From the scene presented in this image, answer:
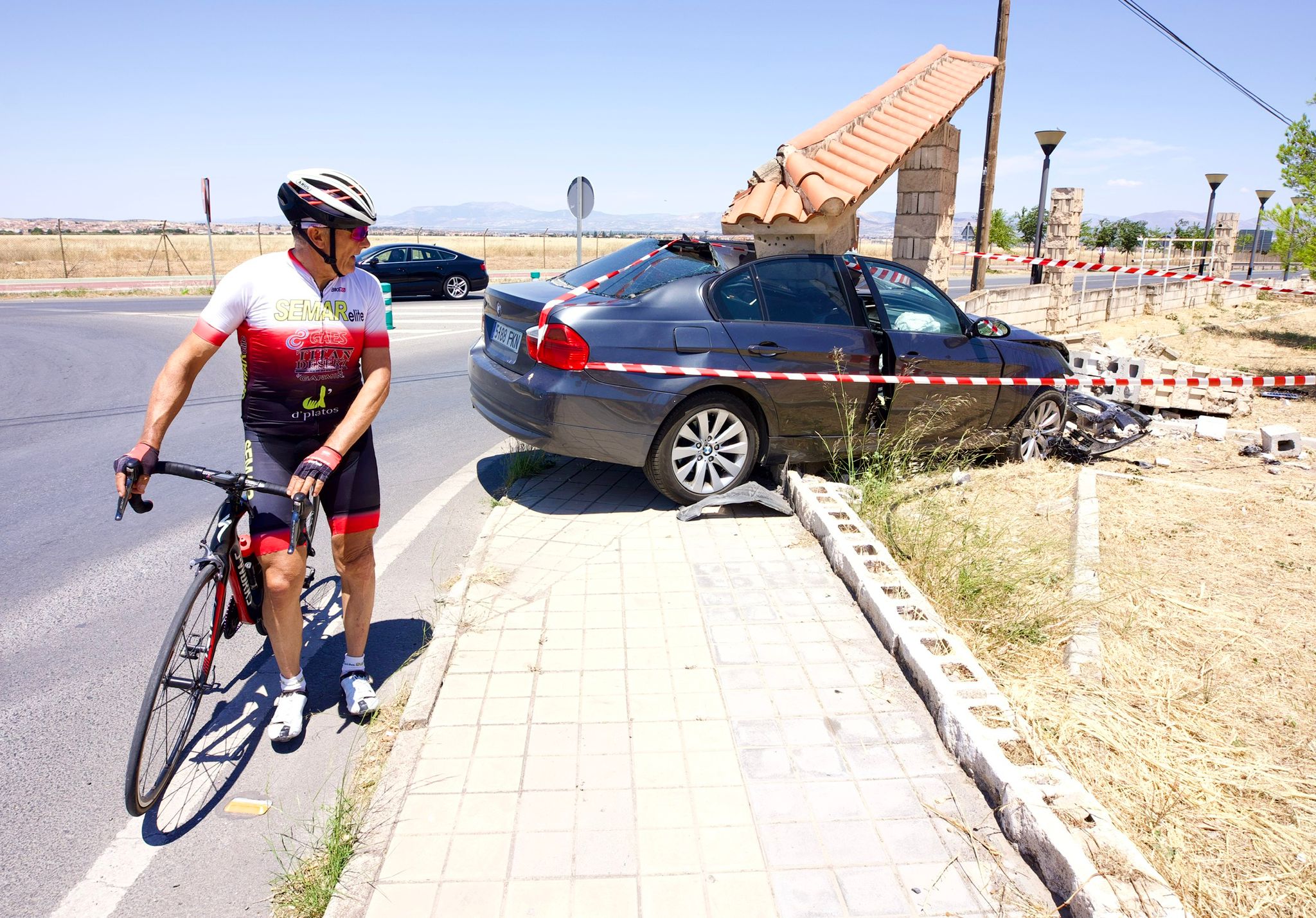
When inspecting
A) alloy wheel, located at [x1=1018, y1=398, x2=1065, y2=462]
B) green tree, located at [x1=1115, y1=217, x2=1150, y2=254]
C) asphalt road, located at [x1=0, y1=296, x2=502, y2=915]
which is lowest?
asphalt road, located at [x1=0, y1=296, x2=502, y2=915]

· · · · ·

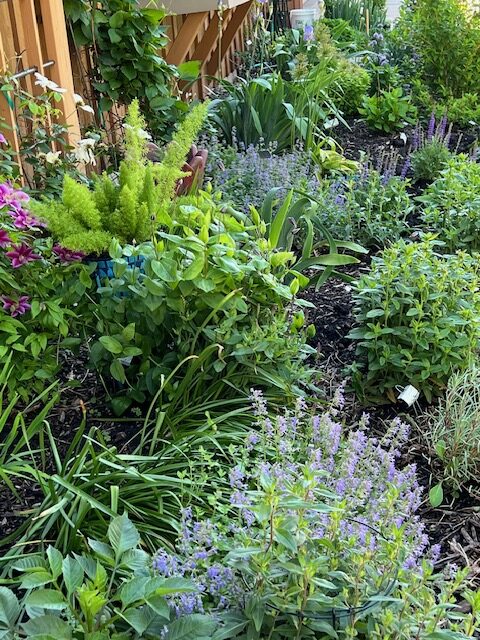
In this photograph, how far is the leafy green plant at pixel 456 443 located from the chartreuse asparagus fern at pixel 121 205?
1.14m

· · · · ·

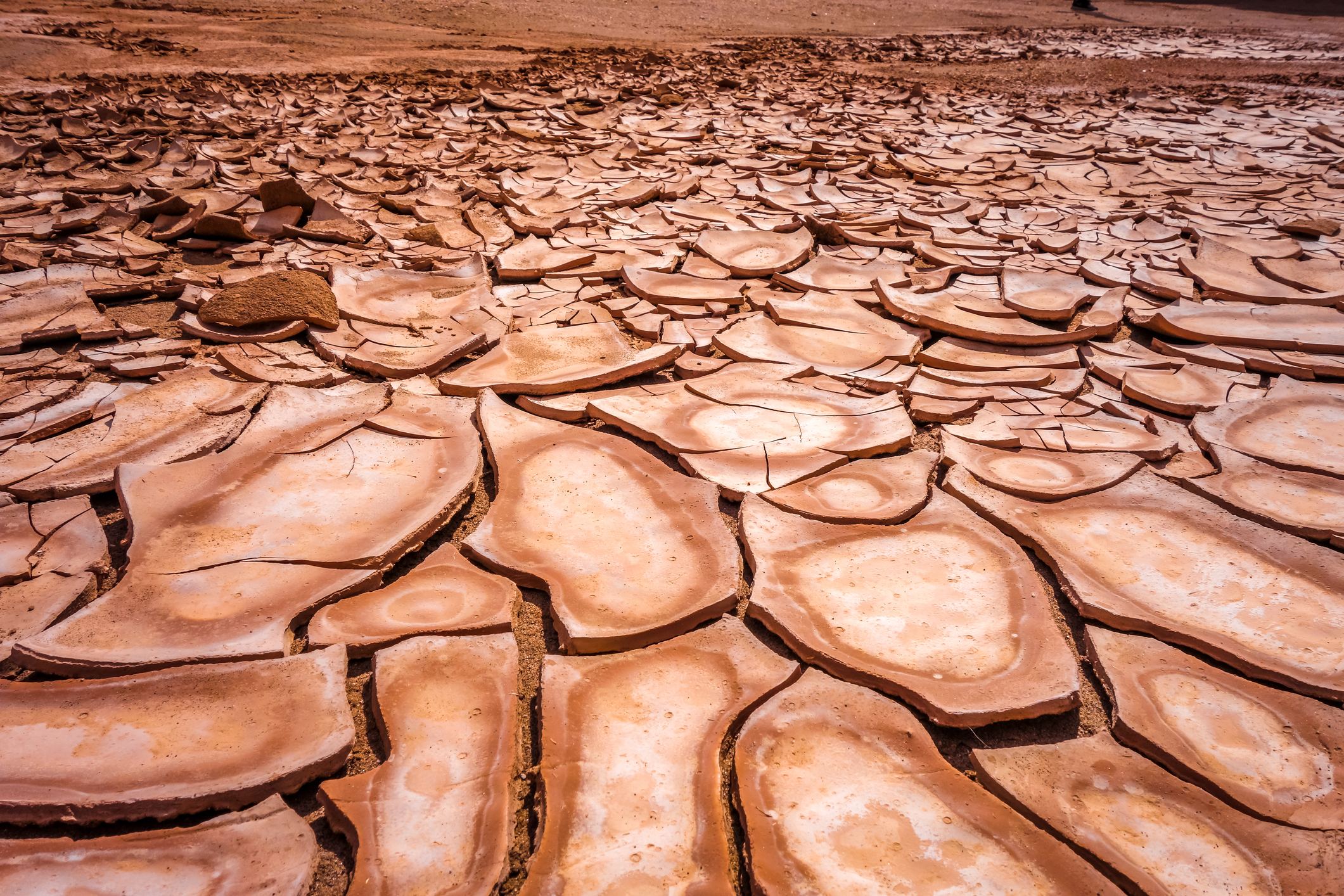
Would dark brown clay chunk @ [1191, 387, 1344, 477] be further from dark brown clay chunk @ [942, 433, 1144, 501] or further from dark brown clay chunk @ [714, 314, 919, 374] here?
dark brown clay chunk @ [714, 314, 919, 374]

· · · · ·

Pull out each line of the material above that contains the word "brown" and copy those lines unchanged.

= Solved exercise =
Would dark brown clay chunk @ [1191, 387, 1344, 477] be further from dark brown clay chunk @ [942, 433, 1144, 501] or further from dark brown clay chunk @ [714, 314, 919, 374] here?
dark brown clay chunk @ [714, 314, 919, 374]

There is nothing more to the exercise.